:: DATASET ENTRIES

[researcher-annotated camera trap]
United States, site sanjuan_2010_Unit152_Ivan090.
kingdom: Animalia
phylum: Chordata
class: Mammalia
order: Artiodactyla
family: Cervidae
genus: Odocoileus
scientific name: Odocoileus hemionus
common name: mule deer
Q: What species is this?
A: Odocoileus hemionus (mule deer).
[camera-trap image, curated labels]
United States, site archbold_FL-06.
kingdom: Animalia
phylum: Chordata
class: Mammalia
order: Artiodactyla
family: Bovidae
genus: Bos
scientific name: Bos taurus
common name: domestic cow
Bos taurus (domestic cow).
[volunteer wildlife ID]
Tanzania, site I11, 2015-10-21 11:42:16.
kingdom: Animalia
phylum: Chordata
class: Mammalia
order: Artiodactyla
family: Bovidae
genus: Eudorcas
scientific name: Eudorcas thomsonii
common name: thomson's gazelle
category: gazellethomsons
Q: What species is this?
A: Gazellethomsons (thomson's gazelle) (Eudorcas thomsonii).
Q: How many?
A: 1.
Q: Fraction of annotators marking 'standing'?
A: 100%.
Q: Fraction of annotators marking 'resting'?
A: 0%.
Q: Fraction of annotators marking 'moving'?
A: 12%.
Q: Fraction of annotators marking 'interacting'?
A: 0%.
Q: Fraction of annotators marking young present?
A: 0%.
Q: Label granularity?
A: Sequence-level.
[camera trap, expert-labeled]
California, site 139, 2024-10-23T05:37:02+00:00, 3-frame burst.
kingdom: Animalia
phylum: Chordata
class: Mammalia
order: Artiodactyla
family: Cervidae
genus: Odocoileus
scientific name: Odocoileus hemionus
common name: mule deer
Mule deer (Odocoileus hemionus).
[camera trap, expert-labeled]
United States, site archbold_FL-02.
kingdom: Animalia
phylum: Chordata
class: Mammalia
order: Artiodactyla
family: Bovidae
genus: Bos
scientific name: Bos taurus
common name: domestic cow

::::

◆ HOW TO COMPLETE THIS TASK: Only those lines running from the one containing "genus: Eudorcas" through the last line of the data above are to be copied, exactly, with both ends included.

◆ SOLVED PROBLEM:
genus: Eudorcas
scientific name: Eudorcas thomsonii
common name: thomson's gazelle
category: gazellethomsons
Q: What species is this?
A: Gazellethomsons (thomson's gazelle) (Eudorcas thomsonii).
Q: How many?
A: 1.
Q: Fraction of annotators marking 'standing'?
A: 100%.
Q: Fraction of annotators marking 'resting'?
A: 0%.
Q: Fraction of annotators marking 'moving'?
A: 12%.
Q: Fraction of annotators marking 'interacting'?
A: 0%.
Q: Fraction of annotators marking young present?
A: 0%.
Q: Label granularity?
A: Sequence-level.
[camera trap, expert-labeled]
California, site 139, 2024-10-23T05:37:02+00:00, 3-frame burst.
kingdom: Animalia
phylum: Chordata
class: Mammalia
order: Artiodactyla
family: Cervidae
genus: Odocoileus
scientific name: Odocoileus hemionus
common name: mule deer
Mule deer (Odocoileus hemionus).
[camera trap, expert-labeled]
United States, site archbold_FL-02.
kingdom: Animalia
phylum: Chordata
class: Mammalia
order: Artiodactyla
family: Bovidae
genus: Bos
scientific name: Bos taurus
common name: domestic cow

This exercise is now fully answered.